Remember the time in your life when you knew you just had “It”?
Perhaps, you’ve got “It” right now. We’re talking about knowing you look better than ever.
Everything’s working, everything’s coming together. We asked 1,000 people to tell us about that time in their life.
Everything we learned is featured below.
The majority of respondents say they looked their best between the ages of 18 and 25. No surprise there. Also not surprising, as age increased, people were less likely to feel they’d hit their prime. Just one percent said they looked their best at age 45 or older.

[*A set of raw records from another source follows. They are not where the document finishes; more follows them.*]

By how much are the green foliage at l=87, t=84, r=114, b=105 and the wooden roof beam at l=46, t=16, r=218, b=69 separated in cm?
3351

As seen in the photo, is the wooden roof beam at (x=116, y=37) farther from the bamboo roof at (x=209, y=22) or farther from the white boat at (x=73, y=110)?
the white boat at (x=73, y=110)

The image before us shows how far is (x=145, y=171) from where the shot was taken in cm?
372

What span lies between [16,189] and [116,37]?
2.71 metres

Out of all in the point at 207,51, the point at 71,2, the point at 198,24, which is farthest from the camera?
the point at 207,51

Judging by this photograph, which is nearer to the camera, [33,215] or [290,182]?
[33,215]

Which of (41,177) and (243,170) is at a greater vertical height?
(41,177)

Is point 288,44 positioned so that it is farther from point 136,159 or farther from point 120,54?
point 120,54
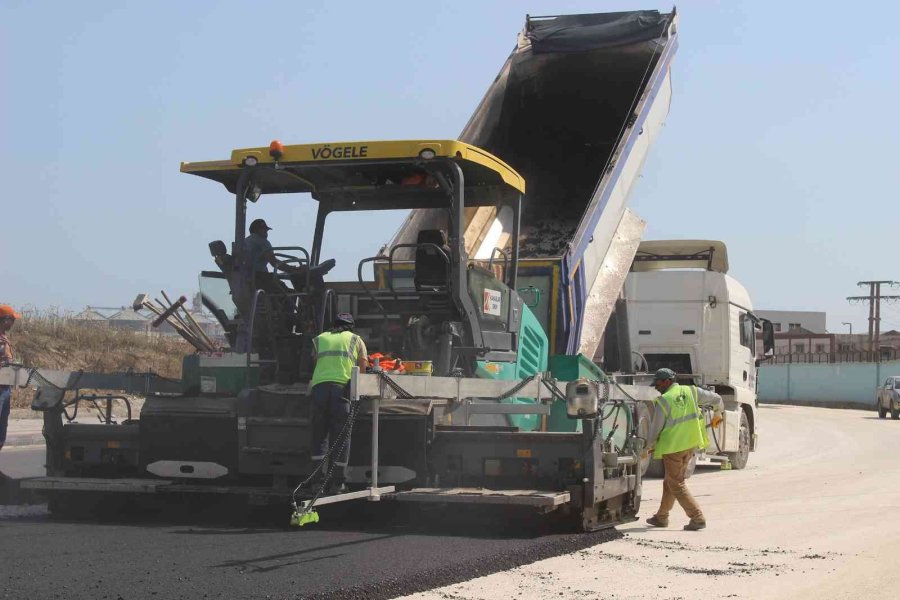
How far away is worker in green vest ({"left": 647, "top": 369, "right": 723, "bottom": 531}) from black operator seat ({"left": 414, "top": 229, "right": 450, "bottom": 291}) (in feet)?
7.29

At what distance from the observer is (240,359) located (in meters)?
8.07

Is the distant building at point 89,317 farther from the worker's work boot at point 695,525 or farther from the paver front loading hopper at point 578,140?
the worker's work boot at point 695,525

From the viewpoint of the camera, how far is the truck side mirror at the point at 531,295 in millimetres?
9781

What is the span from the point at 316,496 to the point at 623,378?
546 centimetres

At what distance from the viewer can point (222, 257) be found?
8.27 metres

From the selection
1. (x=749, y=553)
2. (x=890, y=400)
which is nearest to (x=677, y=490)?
(x=749, y=553)

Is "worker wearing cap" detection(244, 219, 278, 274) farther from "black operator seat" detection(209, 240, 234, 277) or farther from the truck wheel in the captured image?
the truck wheel

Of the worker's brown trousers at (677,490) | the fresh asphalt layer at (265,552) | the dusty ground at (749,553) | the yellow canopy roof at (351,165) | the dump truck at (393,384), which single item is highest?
the yellow canopy roof at (351,165)

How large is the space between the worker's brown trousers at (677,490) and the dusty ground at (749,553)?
148 millimetres

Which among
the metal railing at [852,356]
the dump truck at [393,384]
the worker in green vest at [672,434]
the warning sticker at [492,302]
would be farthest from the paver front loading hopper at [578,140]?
the metal railing at [852,356]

We were very curious about whether or not relationship status plays a role in any of this, and we’ll let you be the judge. Sixteen percent of people say they looked their best when they were married and 55 percent say they looked their best while in a relationship or casually dating. Twenty-two percent say they looked their best flying solo.

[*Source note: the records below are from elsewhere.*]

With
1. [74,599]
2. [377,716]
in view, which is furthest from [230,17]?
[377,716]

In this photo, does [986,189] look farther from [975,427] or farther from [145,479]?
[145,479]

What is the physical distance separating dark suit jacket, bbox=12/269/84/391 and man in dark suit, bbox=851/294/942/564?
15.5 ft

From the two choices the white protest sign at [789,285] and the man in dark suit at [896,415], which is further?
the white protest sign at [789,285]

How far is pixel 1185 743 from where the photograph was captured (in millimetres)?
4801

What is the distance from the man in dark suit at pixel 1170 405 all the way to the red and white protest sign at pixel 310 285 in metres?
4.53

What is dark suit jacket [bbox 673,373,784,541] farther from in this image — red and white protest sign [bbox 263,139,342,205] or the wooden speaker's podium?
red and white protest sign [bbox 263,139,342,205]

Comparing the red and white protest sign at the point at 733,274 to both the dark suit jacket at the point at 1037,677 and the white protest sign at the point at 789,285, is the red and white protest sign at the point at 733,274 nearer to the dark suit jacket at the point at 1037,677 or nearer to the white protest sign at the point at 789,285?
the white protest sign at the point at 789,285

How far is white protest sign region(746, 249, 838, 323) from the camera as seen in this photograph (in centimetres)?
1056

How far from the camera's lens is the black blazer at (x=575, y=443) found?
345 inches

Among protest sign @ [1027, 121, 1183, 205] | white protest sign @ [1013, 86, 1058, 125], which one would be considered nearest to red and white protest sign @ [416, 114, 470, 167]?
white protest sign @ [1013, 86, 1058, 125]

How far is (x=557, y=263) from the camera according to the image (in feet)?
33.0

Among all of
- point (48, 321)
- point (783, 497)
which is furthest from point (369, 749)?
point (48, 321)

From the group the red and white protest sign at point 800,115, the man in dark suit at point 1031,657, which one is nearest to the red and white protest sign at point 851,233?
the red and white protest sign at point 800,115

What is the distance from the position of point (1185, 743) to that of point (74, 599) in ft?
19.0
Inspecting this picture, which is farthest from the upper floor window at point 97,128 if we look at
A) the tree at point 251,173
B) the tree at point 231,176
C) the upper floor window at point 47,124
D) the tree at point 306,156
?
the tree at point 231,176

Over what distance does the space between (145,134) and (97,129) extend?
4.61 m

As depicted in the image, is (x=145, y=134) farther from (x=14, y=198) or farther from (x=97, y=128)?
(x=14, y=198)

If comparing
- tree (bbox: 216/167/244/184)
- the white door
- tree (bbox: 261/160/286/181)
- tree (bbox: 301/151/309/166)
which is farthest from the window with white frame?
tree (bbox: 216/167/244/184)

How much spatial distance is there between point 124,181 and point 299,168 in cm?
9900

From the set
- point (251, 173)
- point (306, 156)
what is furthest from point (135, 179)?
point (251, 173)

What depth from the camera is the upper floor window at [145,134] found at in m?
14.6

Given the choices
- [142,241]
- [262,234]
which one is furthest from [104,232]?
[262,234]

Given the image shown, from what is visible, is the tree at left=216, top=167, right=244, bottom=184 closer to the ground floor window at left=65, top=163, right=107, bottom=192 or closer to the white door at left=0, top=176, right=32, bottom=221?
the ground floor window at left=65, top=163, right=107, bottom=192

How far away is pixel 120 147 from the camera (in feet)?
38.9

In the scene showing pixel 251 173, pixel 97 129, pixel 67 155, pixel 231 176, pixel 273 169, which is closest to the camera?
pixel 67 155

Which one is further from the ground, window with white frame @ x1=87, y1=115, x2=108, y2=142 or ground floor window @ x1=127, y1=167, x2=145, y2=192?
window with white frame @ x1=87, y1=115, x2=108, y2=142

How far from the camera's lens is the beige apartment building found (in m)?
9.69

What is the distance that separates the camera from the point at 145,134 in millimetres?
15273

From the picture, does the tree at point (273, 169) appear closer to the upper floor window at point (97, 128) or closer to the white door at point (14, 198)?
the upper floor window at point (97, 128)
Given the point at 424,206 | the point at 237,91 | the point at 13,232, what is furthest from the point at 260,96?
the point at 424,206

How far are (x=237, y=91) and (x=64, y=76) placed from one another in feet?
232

Most people were gainfully employed at the time they looked their best. Take a look at these statistics: 71 percent say they looked their best when they were working full-time, 25 percent say they looked their best when they were students, and 4 percent say they looked their best when they were unemployed. For those who were working, don’t think a bunch of cash went into their look either. 85 percent of respondents say they were making less than $52,000 (the median annual income in U.S.) when they looked their best.
Looking good doesn’t just happen. Most of us have to work to keep our bodies trim and healthy. In fact, 27 percent of respondents say they exercised regularly at the time they looked their best, “to look good and be healthy.” And men were twice as likely to exercise “constantly” to make their bodies look a certain way.
Three out of four participants say looking their best happened by default, meaning they weren’t actively trying to look better than ever before. A few other respondents shared the motivating factors that led them to look their best. One 39-year-old said of her 24-year-old self: “I was getting healthy in the hopes of getting pregnant.” A 45-year-old said of his 20-year-old body: “I was in the Army and forced to exercise.”
We also asked participants to share their greatest strength, when it comes to their prime look. People between the ages of 22 and 30 voted primarily for their body (42 percent), but just 16 percent expect their body to be the strength they’ll have for the longest period of time. What strength seems to stand the test of time? “Smiles” were cited more than anything else.
The best news of all? The majority of participants say their best days are ahead of them!